6. Standalone Performance Study
- Implied, but details not provided. The general statement "The HI-ART System was extensively validated for system functionality" suggests that the system's various modules (planning, imaging, delivery, etc.) were tested for their inherent performance. However, specific standalone performance metrics or studies are not detailed in the document. The validation description focuses on the integrated system's functionality rather than a specific "algorithm only" component.
7. Type of Ground Truth Used
- Physical Measurements / Reference Standards. For the validation noted, the ground truth would be based on the known properties and responses of "IMRT phantoms, ion chambers and other test phantoms," which serve as reference standards for dose delivery accuracy, beam characteristics, and imaging fidelity (though the MVCT is non-diagnostic). It is not expert consensus, pathology, or outcomes data.

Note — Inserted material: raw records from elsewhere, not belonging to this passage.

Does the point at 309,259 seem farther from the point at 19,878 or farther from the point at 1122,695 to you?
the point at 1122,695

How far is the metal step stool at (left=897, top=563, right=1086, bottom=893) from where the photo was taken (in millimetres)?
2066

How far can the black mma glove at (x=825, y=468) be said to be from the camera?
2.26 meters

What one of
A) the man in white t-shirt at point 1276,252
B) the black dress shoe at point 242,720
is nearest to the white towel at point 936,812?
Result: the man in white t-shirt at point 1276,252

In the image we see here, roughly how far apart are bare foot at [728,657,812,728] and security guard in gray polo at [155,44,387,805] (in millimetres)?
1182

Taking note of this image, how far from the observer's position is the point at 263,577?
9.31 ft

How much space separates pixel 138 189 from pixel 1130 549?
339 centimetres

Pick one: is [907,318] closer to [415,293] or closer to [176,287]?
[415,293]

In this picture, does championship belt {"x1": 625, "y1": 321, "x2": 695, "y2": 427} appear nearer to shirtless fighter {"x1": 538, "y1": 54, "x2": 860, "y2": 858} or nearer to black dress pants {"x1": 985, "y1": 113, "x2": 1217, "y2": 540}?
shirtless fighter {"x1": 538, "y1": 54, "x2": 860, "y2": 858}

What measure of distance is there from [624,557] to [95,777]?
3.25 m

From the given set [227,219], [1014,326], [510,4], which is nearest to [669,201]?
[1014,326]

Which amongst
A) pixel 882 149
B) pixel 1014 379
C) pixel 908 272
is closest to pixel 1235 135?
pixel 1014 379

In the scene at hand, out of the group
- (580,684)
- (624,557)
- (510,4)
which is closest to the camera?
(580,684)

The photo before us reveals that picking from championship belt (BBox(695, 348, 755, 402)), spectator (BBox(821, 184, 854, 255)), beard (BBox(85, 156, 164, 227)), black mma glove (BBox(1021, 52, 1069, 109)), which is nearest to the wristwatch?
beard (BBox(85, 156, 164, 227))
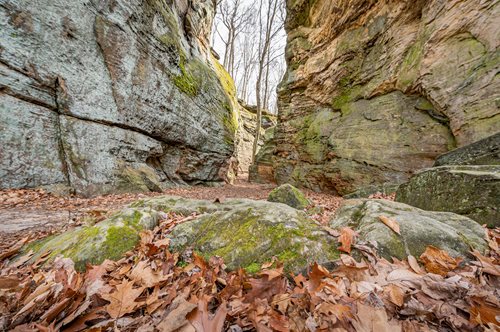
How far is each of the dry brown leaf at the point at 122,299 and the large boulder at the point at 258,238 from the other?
0.70 meters

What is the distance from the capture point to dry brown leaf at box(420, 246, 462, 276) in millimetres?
1542

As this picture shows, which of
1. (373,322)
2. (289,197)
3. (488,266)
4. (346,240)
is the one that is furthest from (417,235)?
(289,197)

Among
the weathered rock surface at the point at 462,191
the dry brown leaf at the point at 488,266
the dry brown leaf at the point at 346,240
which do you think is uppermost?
the weathered rock surface at the point at 462,191

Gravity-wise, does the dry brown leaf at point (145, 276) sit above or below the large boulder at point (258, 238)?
below

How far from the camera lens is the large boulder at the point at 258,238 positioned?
5.85ft

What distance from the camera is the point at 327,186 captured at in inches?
347

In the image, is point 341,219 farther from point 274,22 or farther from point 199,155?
point 274,22

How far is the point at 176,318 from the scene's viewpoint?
1.09m

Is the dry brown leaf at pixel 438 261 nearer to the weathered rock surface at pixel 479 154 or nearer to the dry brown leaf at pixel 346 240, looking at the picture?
the dry brown leaf at pixel 346 240

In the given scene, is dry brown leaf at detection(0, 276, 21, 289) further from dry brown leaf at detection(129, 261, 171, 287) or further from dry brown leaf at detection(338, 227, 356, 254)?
dry brown leaf at detection(338, 227, 356, 254)

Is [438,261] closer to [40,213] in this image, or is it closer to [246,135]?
[40,213]

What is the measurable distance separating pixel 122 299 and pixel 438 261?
2465 mm

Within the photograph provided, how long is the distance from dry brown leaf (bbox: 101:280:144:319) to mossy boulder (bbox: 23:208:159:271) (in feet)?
2.26

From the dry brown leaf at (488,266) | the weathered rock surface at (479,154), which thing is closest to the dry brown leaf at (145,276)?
the dry brown leaf at (488,266)
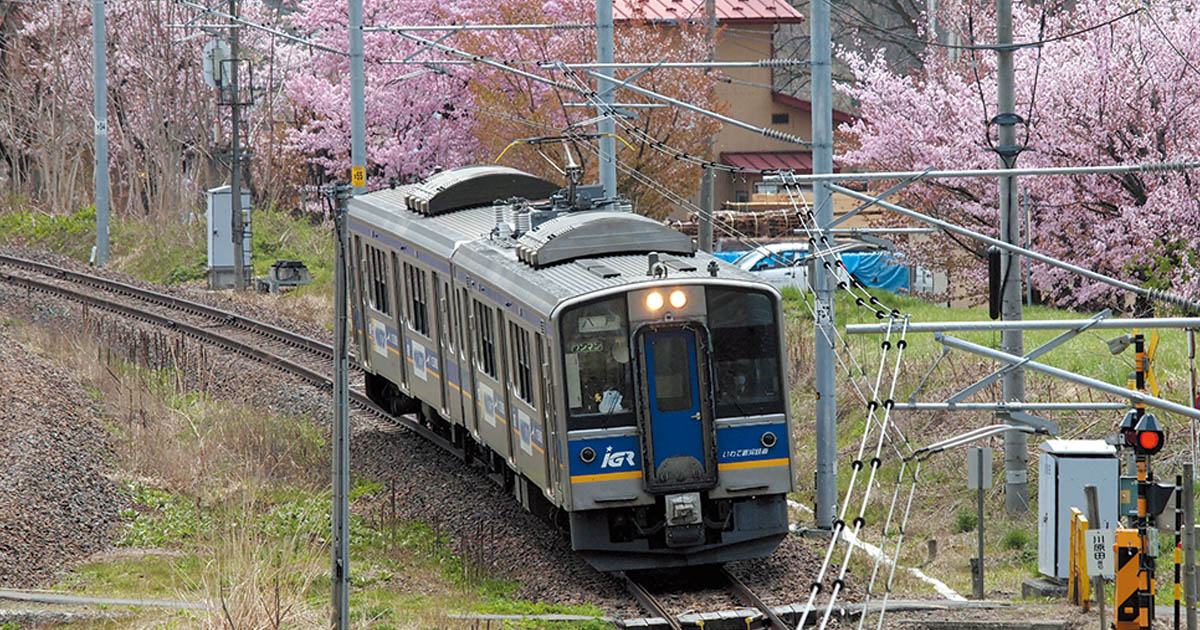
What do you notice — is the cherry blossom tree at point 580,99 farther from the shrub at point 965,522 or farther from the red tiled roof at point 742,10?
the shrub at point 965,522

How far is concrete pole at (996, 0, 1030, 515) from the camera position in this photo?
15.0 meters

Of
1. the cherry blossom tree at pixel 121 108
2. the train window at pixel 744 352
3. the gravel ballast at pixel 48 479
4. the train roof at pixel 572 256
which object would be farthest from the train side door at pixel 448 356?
the cherry blossom tree at pixel 121 108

8. Sample Size for the Training Set
- Not Applicable / Not Provided. The TomoTherapy HI-ART System, as described, is a complex integrated hardware and software system for radiation therapy delivery. It's not presented as a machine learning or AI algorithm that undergoes "training" in the typical sense with a "training set" of data to learn patterns. Its functionality is based on physics models, control systems, and deterministic algorithms.
9. How the Ground Truth for the Training Set Was Established
- Not Applicable / Not Provided. As the system is not described as involving a machine learning "training set," the concept of establishing ground truth for such a set is not relevant to the information provided.